I recognize that some sceptics say that telepathy has nothing to do with this, that your facial expressions, your bodily movements, signs of nervousness or weariness are what warn the visitor that it is time for him to leave. However, experiment for yourself; but take care that you give the visitor no outward sign, either by word or facial expression, that it is time for his departure. You will find that there are times, especially if the visitor is intent upon putting over a point or winning an argument, that this procedure will not work. But the moment there is a lull in the conversation, try it and the results will astonish you.
A number of years ago I had in my office on the second floor of a large office building. In later years the firm with which I had been associated moved to the tenth floor. Often upon entering the elevator I would say, “Ten, please,” to the operator, and then immediately begin thinking about the second floor and of its various associations in connection with my work. Time after time I found the elevator operator, who didn’t know me or my earlier association, stopping at the second floor and then turning around to look at me.
A well-known Pacific Coast clergyman who was a deep student of Mind Stuff told me that every time he wanted flowers in his church, he simply sent his thoughts out to members of his congregation and someone would send flowers. He also told me that every memorial window in his church came as a result of the mental suggestions which he gave whenever he felt the time was propitious for another window.

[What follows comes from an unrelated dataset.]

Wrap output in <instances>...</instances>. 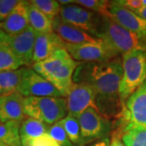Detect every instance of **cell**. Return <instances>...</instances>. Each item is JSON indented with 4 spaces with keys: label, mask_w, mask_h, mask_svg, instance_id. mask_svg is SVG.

Dr. Roy Chapman Andrews, in a radio program in April, 1945, told of one of the most unusual “coincidences” on record. He related the story of an American song writer who just after the publication of one of his songs discovered that the same piece of music, note for note, had been composed in Germany only a short time previously. The fact that the compositions to the last note were identical makes the story more unusual than the many cases that have been reported of widely separated people who have had the same idea at the same time. The writer, living on the West Coast, submitted a short time before this book was written an article to an eastern publication only to receive a note from the editor saying an article embracing the same material had just been accepted from another writer living in the East. Elisha Gray claimed that he had the idea of the telephone at the same time as Alexander Graham Bell. Independent simultaneous discovery of ideas often happens among writers, inventors, chemists, engineers, and composers.
Even during the preparation of this book, when suggestions were being made for changes and additions, both my agent-adviser and myself were often surprised to learn that we both received ideas at almost identical times. Not only did we get similar ideas, but he suggestive use of identical names of people came to us almost simultaneously. Early when my publishers suggested additional matter, I had been engaged in research work for a week when I received a letter from my adviser stating that he had suggested to the publisher the identical subject matter on which I had been working. Checking disclosed that the same thoughts had come to us at approximately the same time. Naturally, there is no way of knowing whether my adviser in New York caught my thoughts or whether I caught his. I merely report the facts.